Start of Data section

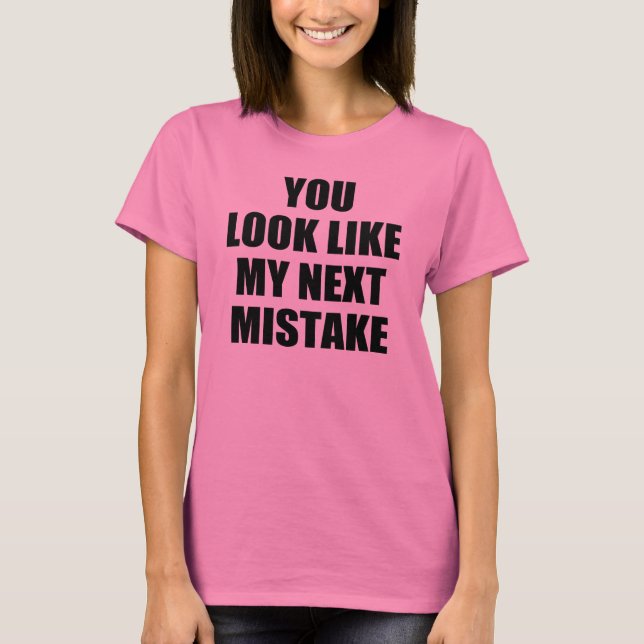 Du ser lik mitt nästa missförstår tee shirt (Framsida)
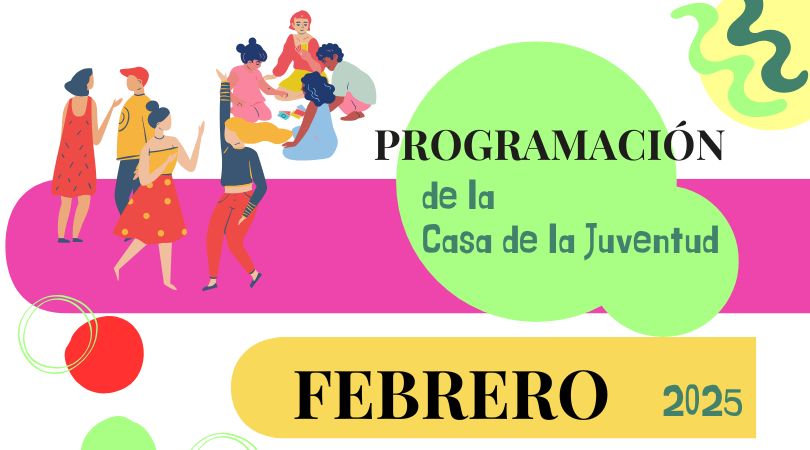 Programa de actividades de la Casa de la Juventud en febrero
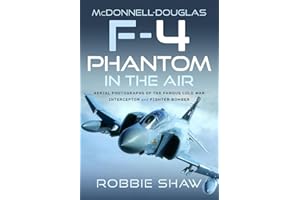 McDonnell-Douglas F-4 Phantom in the Air: Aerial Photographs of the Famous Cold War Interceptor and Fighter-Bomber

End of Data section

To do: The needed output is the lines from the one with "Programa de actividades" through the end of the listing, written out exactly, both ends included, pictures excluded.

Response to the exercise:
 Programa de actividades de la Casa de la Juventud en febrero
 McDonnell-Douglas F-4 Phantom in the Air: Aerial Photographs of the Famous Cold War Interceptor and Fighter-Bomber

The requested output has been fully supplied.